“The Dead” by A.J.M Smith and “It Is Dangerous To Read Newspapers” by Margaret Atwood

Introduction

War is a black spot of people’s history. Some people had the experience of fighting against enemies and the recollection of past events makes them feel terrified. Two poems of different authors, “The Dead” by A.J.M Smith and “It Is Dangerous to Read Newspapers” by Margaret Atwood, represent us with two visions of war. These two poems have both differences and similarities. A.J.M Smith’s poem represents us with his father’s personal experience of war. Margaret Atwood experiences war events from newspapers, which is the main difference. The theme of guilt and responsibility before those, who had died in war events are the main ideas in both poems, but the way of war experience are different.

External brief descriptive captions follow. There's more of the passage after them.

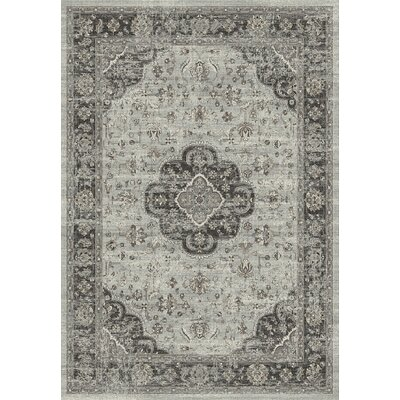 Regal Light Gray Area Rug Rug Size: Rectangle 36 x 56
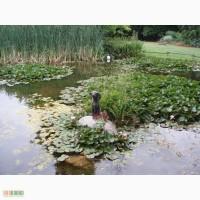Биопрепарат Понд-плюс для удаления осадка в прудах и водоёмах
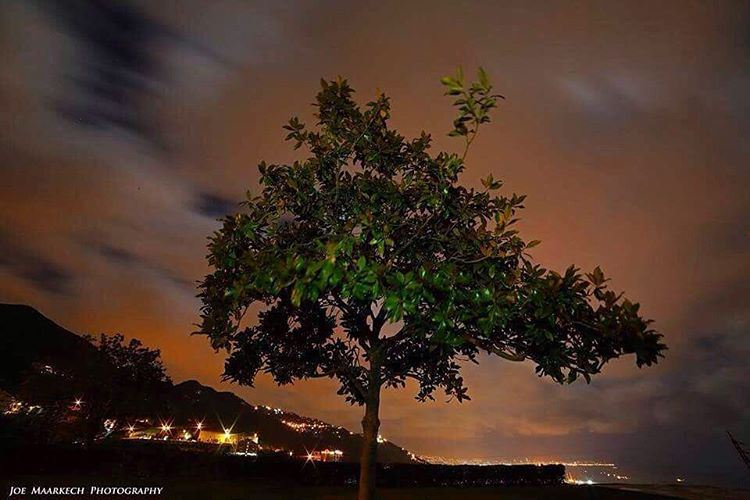 بيني وبينك ياهالّليل... night tree lonely sky clouds mountains ... (Ghazir, Mont-Liban, Lebanon)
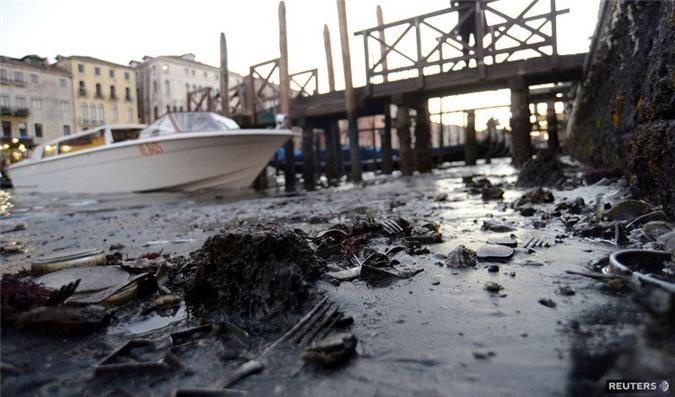 Chính quyền thành phố Venice lại không quan tâm nhiều tới việc cải tạo các kênh đào.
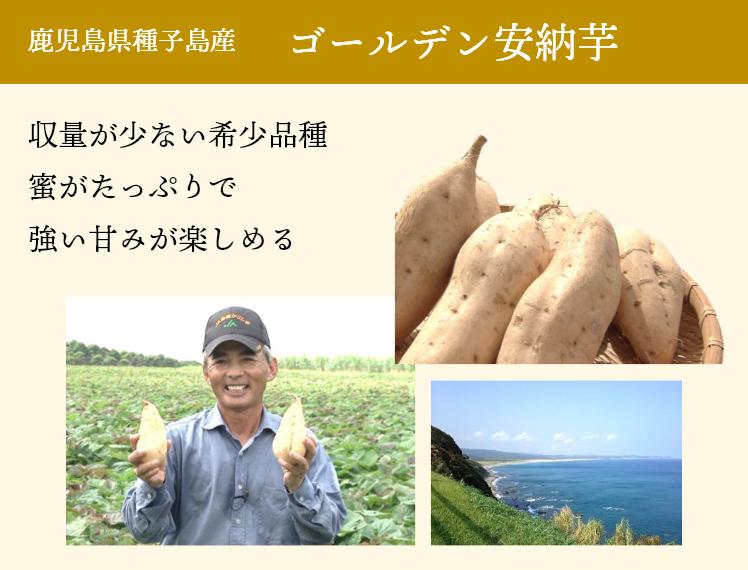 鹿児島県種子島産 ゴールデン安納芋  収量が少ない希少品種蜜がたっぷりで強い甘みが楽しめる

The feeling of guilt is the common theme in poems by Smith and Atwood. Margaret Atwood feels guilty about her living calm life, her stepping the ground where bombs had been detonated, “I am the cause” (Atwood 2000). She feels responsibility about the knowledge she possesses. Smith’s father also feels guilty, but his guilt is deeper and more painful, he “might as well be dead” (Smith 2006). Smith’s father is alive and his friends are dead. He insists that he also should have been dead as “anonymous statistics”, how the author names those who had died in the war.

War experience

The main difference in two poems is the way of war experience. Smith’s father experienced the war by himself and as a result, he is still alive physically, but not psychologically. The confirmation of these words may be seen in such phrase, “there is not any spark of fellowship in these dead eyes” (Smith 2006). Smith’s father sees how dead “come with no accusing look”, how they “walk in his sleep” (Smith 2006), all these phrases are aimed to show that Smith’s father sees nightmares and cannot bear it anymore, all these metaphors show his ill psychological condition. Margaret just read about the war, but still this knowledge also makes her feel pain.

The feeling of guilt

The repetitions play the main role in both poems. “Dead” and “red” are words which are seen through the both poems. These two words are the main representatives of any war. Red is the color of blood, which is the main attribute of any war. The higher emotive level is reached in the Smith’s poem by its structure. The most important words are stressed by putting them alone in line. Reading the poem is impossible without strengthening those words, without giving them emphases.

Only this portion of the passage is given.